◆ EXCERPT:
Reverend Fred Phelps, the founder of the notorious Westboro Baptist Church, is reportedly "on the edge of death" at a hospice in Kansas.
In case your memory needs refreshing, Phelps is best known for organizing protests at the funerals of anti-LGBT hate crime victims, soldiers, and celebrities under the slogan "God Hates Fags."
He also used to be a champion of civil rights.
That may be hard to believe now, but the evidence is undeniable. After moving to Topeka in 1954, Phelps developed a reputation for taking civil rights cases that other attorneys — black as well as white — refused handle. As fellow Kansas civil rights activist Jack Alexander later explained, most lawyers believed that anti-discrimination cases were risky because of "the chance they wouldn't get paid." Not only was Phelps an exception to that rule, but his reputation as a lawyer reached the point that he became the go-to litigator for victims of racist persecution. His most prominent cases included that of a black student who Phelps claimed was receiving an inferior education in Topeka schools, a class-action lawsuit against an elementary school for discriminating against non-white students, and a defense of the Jordan-Patterson American Legion Post after it was raided by law enforcement officers who had racially profiled its members.

[Data entries]
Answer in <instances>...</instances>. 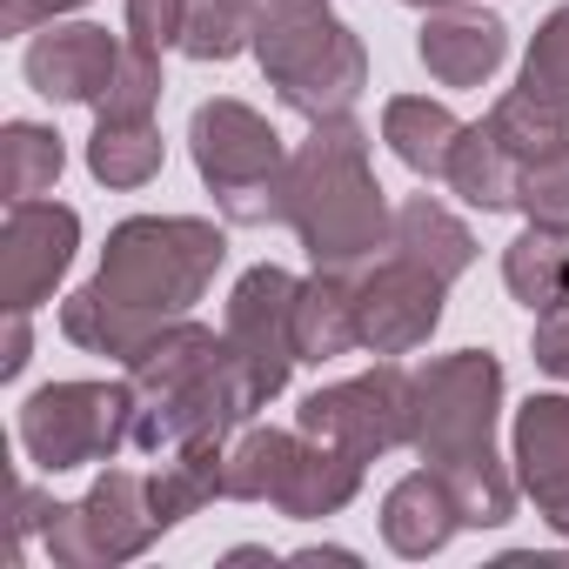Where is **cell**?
Wrapping results in <instances>:
<instances>
[{"label":"cell","mask_w":569,"mask_h":569,"mask_svg":"<svg viewBox=\"0 0 569 569\" xmlns=\"http://www.w3.org/2000/svg\"><path fill=\"white\" fill-rule=\"evenodd\" d=\"M228 261V234L201 214H128L108 228L101 268L61 302V336L88 356L134 362L168 322L194 316Z\"/></svg>","instance_id":"cell-1"},{"label":"cell","mask_w":569,"mask_h":569,"mask_svg":"<svg viewBox=\"0 0 569 569\" xmlns=\"http://www.w3.org/2000/svg\"><path fill=\"white\" fill-rule=\"evenodd\" d=\"M128 389H134V449L154 462L194 442H234L261 409L254 382L228 356V336H214L194 316L168 322L128 362Z\"/></svg>","instance_id":"cell-2"},{"label":"cell","mask_w":569,"mask_h":569,"mask_svg":"<svg viewBox=\"0 0 569 569\" xmlns=\"http://www.w3.org/2000/svg\"><path fill=\"white\" fill-rule=\"evenodd\" d=\"M281 228H296L316 268H362L389 254L396 208L369 161V128L356 114L309 121V141L289 154V188H281Z\"/></svg>","instance_id":"cell-3"},{"label":"cell","mask_w":569,"mask_h":569,"mask_svg":"<svg viewBox=\"0 0 569 569\" xmlns=\"http://www.w3.org/2000/svg\"><path fill=\"white\" fill-rule=\"evenodd\" d=\"M254 61L302 121H336L369 88V48L329 0H268L254 14Z\"/></svg>","instance_id":"cell-4"},{"label":"cell","mask_w":569,"mask_h":569,"mask_svg":"<svg viewBox=\"0 0 569 569\" xmlns=\"http://www.w3.org/2000/svg\"><path fill=\"white\" fill-rule=\"evenodd\" d=\"M188 154L201 188L234 228H268L281 221V188H289V148H281L274 121L254 114L234 94H214L188 121Z\"/></svg>","instance_id":"cell-5"},{"label":"cell","mask_w":569,"mask_h":569,"mask_svg":"<svg viewBox=\"0 0 569 569\" xmlns=\"http://www.w3.org/2000/svg\"><path fill=\"white\" fill-rule=\"evenodd\" d=\"M496 422H502V362L489 349H456L416 369V429L409 449L429 469L496 456Z\"/></svg>","instance_id":"cell-6"},{"label":"cell","mask_w":569,"mask_h":569,"mask_svg":"<svg viewBox=\"0 0 569 569\" xmlns=\"http://www.w3.org/2000/svg\"><path fill=\"white\" fill-rule=\"evenodd\" d=\"M128 442H134V389L128 382H48L21 402V456L41 476L114 462Z\"/></svg>","instance_id":"cell-7"},{"label":"cell","mask_w":569,"mask_h":569,"mask_svg":"<svg viewBox=\"0 0 569 569\" xmlns=\"http://www.w3.org/2000/svg\"><path fill=\"white\" fill-rule=\"evenodd\" d=\"M41 536L61 569H114V562L148 556L168 536V522H161L154 482L141 469H101L81 502H54Z\"/></svg>","instance_id":"cell-8"},{"label":"cell","mask_w":569,"mask_h":569,"mask_svg":"<svg viewBox=\"0 0 569 569\" xmlns=\"http://www.w3.org/2000/svg\"><path fill=\"white\" fill-rule=\"evenodd\" d=\"M296 429L316 436V442H329V449H342V456H356V462L409 449V429H416V369H402L396 356H382L376 369L302 396Z\"/></svg>","instance_id":"cell-9"},{"label":"cell","mask_w":569,"mask_h":569,"mask_svg":"<svg viewBox=\"0 0 569 569\" xmlns=\"http://www.w3.org/2000/svg\"><path fill=\"white\" fill-rule=\"evenodd\" d=\"M296 296L302 281L289 268H248L234 289H228V316H221V336H228V356L241 362V376L254 382L261 402H274L281 389H289L302 349H296Z\"/></svg>","instance_id":"cell-10"},{"label":"cell","mask_w":569,"mask_h":569,"mask_svg":"<svg viewBox=\"0 0 569 569\" xmlns=\"http://www.w3.org/2000/svg\"><path fill=\"white\" fill-rule=\"evenodd\" d=\"M442 302L449 281L396 248L356 268V336L369 356H416L442 329Z\"/></svg>","instance_id":"cell-11"},{"label":"cell","mask_w":569,"mask_h":569,"mask_svg":"<svg viewBox=\"0 0 569 569\" xmlns=\"http://www.w3.org/2000/svg\"><path fill=\"white\" fill-rule=\"evenodd\" d=\"M74 248H81V214L68 201H8V228H0V302H8V316H34L61 289Z\"/></svg>","instance_id":"cell-12"},{"label":"cell","mask_w":569,"mask_h":569,"mask_svg":"<svg viewBox=\"0 0 569 569\" xmlns=\"http://www.w3.org/2000/svg\"><path fill=\"white\" fill-rule=\"evenodd\" d=\"M121 48H128V41H114V34L94 28V21H48V28L28 41L21 74H28V88H34L41 101H54V108H94V101L108 94L114 68H121Z\"/></svg>","instance_id":"cell-13"},{"label":"cell","mask_w":569,"mask_h":569,"mask_svg":"<svg viewBox=\"0 0 569 569\" xmlns=\"http://www.w3.org/2000/svg\"><path fill=\"white\" fill-rule=\"evenodd\" d=\"M416 54L429 68V81L442 88H482L496 81V68L509 61V28L496 14H469V8H436L416 34Z\"/></svg>","instance_id":"cell-14"},{"label":"cell","mask_w":569,"mask_h":569,"mask_svg":"<svg viewBox=\"0 0 569 569\" xmlns=\"http://www.w3.org/2000/svg\"><path fill=\"white\" fill-rule=\"evenodd\" d=\"M509 462L522 496L549 516L569 502V396H529L509 429Z\"/></svg>","instance_id":"cell-15"},{"label":"cell","mask_w":569,"mask_h":569,"mask_svg":"<svg viewBox=\"0 0 569 569\" xmlns=\"http://www.w3.org/2000/svg\"><path fill=\"white\" fill-rule=\"evenodd\" d=\"M456 529H462V509H456L449 482H442L429 462L409 469L402 482H389V496H382V542H389L402 562H429V556H442Z\"/></svg>","instance_id":"cell-16"},{"label":"cell","mask_w":569,"mask_h":569,"mask_svg":"<svg viewBox=\"0 0 569 569\" xmlns=\"http://www.w3.org/2000/svg\"><path fill=\"white\" fill-rule=\"evenodd\" d=\"M296 349L302 362H342L362 349L356 336V268H316L296 296Z\"/></svg>","instance_id":"cell-17"},{"label":"cell","mask_w":569,"mask_h":569,"mask_svg":"<svg viewBox=\"0 0 569 569\" xmlns=\"http://www.w3.org/2000/svg\"><path fill=\"white\" fill-rule=\"evenodd\" d=\"M362 469H369V462H356V456H342V449H329V442L302 436L296 469H289V482H281L274 509L289 516V522H322V516H342V509L362 496Z\"/></svg>","instance_id":"cell-18"},{"label":"cell","mask_w":569,"mask_h":569,"mask_svg":"<svg viewBox=\"0 0 569 569\" xmlns=\"http://www.w3.org/2000/svg\"><path fill=\"white\" fill-rule=\"evenodd\" d=\"M469 121H456L442 101H429V94H396L389 108H382V141H389V154L409 168V174H422V181H442L449 174V154H456V134H462Z\"/></svg>","instance_id":"cell-19"},{"label":"cell","mask_w":569,"mask_h":569,"mask_svg":"<svg viewBox=\"0 0 569 569\" xmlns=\"http://www.w3.org/2000/svg\"><path fill=\"white\" fill-rule=\"evenodd\" d=\"M449 194H462L469 208H482V214H509L516 208V194H522V161L496 141V128L489 121H469L462 134H456V154H449Z\"/></svg>","instance_id":"cell-20"},{"label":"cell","mask_w":569,"mask_h":569,"mask_svg":"<svg viewBox=\"0 0 569 569\" xmlns=\"http://www.w3.org/2000/svg\"><path fill=\"white\" fill-rule=\"evenodd\" d=\"M396 254H409V261H422L429 274H442V281H462L469 268H476V234H469V221H456L436 194H409L402 208H396V241H389Z\"/></svg>","instance_id":"cell-21"},{"label":"cell","mask_w":569,"mask_h":569,"mask_svg":"<svg viewBox=\"0 0 569 569\" xmlns=\"http://www.w3.org/2000/svg\"><path fill=\"white\" fill-rule=\"evenodd\" d=\"M296 449H302V429L248 422V429L228 442L221 496H228V502H274V496H281V482H289V469H296Z\"/></svg>","instance_id":"cell-22"},{"label":"cell","mask_w":569,"mask_h":569,"mask_svg":"<svg viewBox=\"0 0 569 569\" xmlns=\"http://www.w3.org/2000/svg\"><path fill=\"white\" fill-rule=\"evenodd\" d=\"M502 289H509L529 316L569 302V228H536V221H529V228L502 248Z\"/></svg>","instance_id":"cell-23"},{"label":"cell","mask_w":569,"mask_h":569,"mask_svg":"<svg viewBox=\"0 0 569 569\" xmlns=\"http://www.w3.org/2000/svg\"><path fill=\"white\" fill-rule=\"evenodd\" d=\"M168 161V141L154 121H94L88 134V174L101 188H148Z\"/></svg>","instance_id":"cell-24"},{"label":"cell","mask_w":569,"mask_h":569,"mask_svg":"<svg viewBox=\"0 0 569 569\" xmlns=\"http://www.w3.org/2000/svg\"><path fill=\"white\" fill-rule=\"evenodd\" d=\"M482 121L496 128V141H502L522 168H529V161H549V154H569V101H542V94L516 88V94H502Z\"/></svg>","instance_id":"cell-25"},{"label":"cell","mask_w":569,"mask_h":569,"mask_svg":"<svg viewBox=\"0 0 569 569\" xmlns=\"http://www.w3.org/2000/svg\"><path fill=\"white\" fill-rule=\"evenodd\" d=\"M68 168V141L48 121H8L0 128V188L8 201H41Z\"/></svg>","instance_id":"cell-26"},{"label":"cell","mask_w":569,"mask_h":569,"mask_svg":"<svg viewBox=\"0 0 569 569\" xmlns=\"http://www.w3.org/2000/svg\"><path fill=\"white\" fill-rule=\"evenodd\" d=\"M161 54L154 48H121V68H114V81H108V94L94 101V121H154V108H161Z\"/></svg>","instance_id":"cell-27"},{"label":"cell","mask_w":569,"mask_h":569,"mask_svg":"<svg viewBox=\"0 0 569 569\" xmlns=\"http://www.w3.org/2000/svg\"><path fill=\"white\" fill-rule=\"evenodd\" d=\"M241 48H254V21L234 14L228 0H194L188 34H181V54L188 61H234Z\"/></svg>","instance_id":"cell-28"},{"label":"cell","mask_w":569,"mask_h":569,"mask_svg":"<svg viewBox=\"0 0 569 569\" xmlns=\"http://www.w3.org/2000/svg\"><path fill=\"white\" fill-rule=\"evenodd\" d=\"M522 88L542 101H569V8H556L536 28V41L522 54Z\"/></svg>","instance_id":"cell-29"},{"label":"cell","mask_w":569,"mask_h":569,"mask_svg":"<svg viewBox=\"0 0 569 569\" xmlns=\"http://www.w3.org/2000/svg\"><path fill=\"white\" fill-rule=\"evenodd\" d=\"M516 208H522L536 228H569V154L529 161V168H522V194H516Z\"/></svg>","instance_id":"cell-30"},{"label":"cell","mask_w":569,"mask_h":569,"mask_svg":"<svg viewBox=\"0 0 569 569\" xmlns=\"http://www.w3.org/2000/svg\"><path fill=\"white\" fill-rule=\"evenodd\" d=\"M188 14H194V0H128V41L134 48H181L188 34Z\"/></svg>","instance_id":"cell-31"},{"label":"cell","mask_w":569,"mask_h":569,"mask_svg":"<svg viewBox=\"0 0 569 569\" xmlns=\"http://www.w3.org/2000/svg\"><path fill=\"white\" fill-rule=\"evenodd\" d=\"M529 356H536V369H542V376L569 382V302H556V309H542V316H536Z\"/></svg>","instance_id":"cell-32"},{"label":"cell","mask_w":569,"mask_h":569,"mask_svg":"<svg viewBox=\"0 0 569 569\" xmlns=\"http://www.w3.org/2000/svg\"><path fill=\"white\" fill-rule=\"evenodd\" d=\"M74 8H94V0H0V28H8V34H34V28L74 14Z\"/></svg>","instance_id":"cell-33"},{"label":"cell","mask_w":569,"mask_h":569,"mask_svg":"<svg viewBox=\"0 0 569 569\" xmlns=\"http://www.w3.org/2000/svg\"><path fill=\"white\" fill-rule=\"evenodd\" d=\"M14 509H21L14 536L28 542V536H41V529H48V516H54V496H48V489H34V482H21V489H14Z\"/></svg>","instance_id":"cell-34"},{"label":"cell","mask_w":569,"mask_h":569,"mask_svg":"<svg viewBox=\"0 0 569 569\" xmlns=\"http://www.w3.org/2000/svg\"><path fill=\"white\" fill-rule=\"evenodd\" d=\"M28 362H34V329H28V316H8V356H0V382H14Z\"/></svg>","instance_id":"cell-35"},{"label":"cell","mask_w":569,"mask_h":569,"mask_svg":"<svg viewBox=\"0 0 569 569\" xmlns=\"http://www.w3.org/2000/svg\"><path fill=\"white\" fill-rule=\"evenodd\" d=\"M289 562H302V569H316V562H329V569H362L356 549H322V542H316V549H296Z\"/></svg>","instance_id":"cell-36"},{"label":"cell","mask_w":569,"mask_h":569,"mask_svg":"<svg viewBox=\"0 0 569 569\" xmlns=\"http://www.w3.org/2000/svg\"><path fill=\"white\" fill-rule=\"evenodd\" d=\"M228 562H274V549H254L248 542V549H228Z\"/></svg>","instance_id":"cell-37"},{"label":"cell","mask_w":569,"mask_h":569,"mask_svg":"<svg viewBox=\"0 0 569 569\" xmlns=\"http://www.w3.org/2000/svg\"><path fill=\"white\" fill-rule=\"evenodd\" d=\"M542 522H549V529H556V536H562V542H569V502H562V509H549V516H542Z\"/></svg>","instance_id":"cell-38"},{"label":"cell","mask_w":569,"mask_h":569,"mask_svg":"<svg viewBox=\"0 0 569 569\" xmlns=\"http://www.w3.org/2000/svg\"><path fill=\"white\" fill-rule=\"evenodd\" d=\"M228 8H234V14H248V21H254V14H261V8H268V0H228Z\"/></svg>","instance_id":"cell-39"},{"label":"cell","mask_w":569,"mask_h":569,"mask_svg":"<svg viewBox=\"0 0 569 569\" xmlns=\"http://www.w3.org/2000/svg\"><path fill=\"white\" fill-rule=\"evenodd\" d=\"M402 8H429L436 14V8H462V0H402Z\"/></svg>","instance_id":"cell-40"}]
</instances>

◆ REQUIRED TASK 1:
Answer these questions from the Phelps article:
(a) Where is Phelps reportedly "on the edge of death"?
(b) Under what slogan did he organize funeral protests?
(c) In what year did he move to Topeka?
◆ REQUIRED TASK 2:
According to the Phelps article, why did most lawyers consider anti-discrimination cases risky?
◆ REQUIRED TASK 3:
Echo everything in the Phelps article from "In case your" down to "of civil rights.".
Rely solely on the Phelps article for what follows.

◆ EXERCISE RESPONSE 1:
(a) At a hospice in Kansas.
(b) "God Hates Fags."
(c) 1954.

◆ EXERCISE RESPONSE 2:
As Jack Alexander explained, most lawyers believed such cases were risky because of "the chance they wouldn't get paid."

◆ EXERCISE RESPONSE 3:
In case your memory needs refreshing, Phelps is best known for organizing protests at the funerals of anti-LGBT hate crime victims, soldiers, and celebrities under the slogan "God Hates Fags."
He also used to be a champion of civil rights.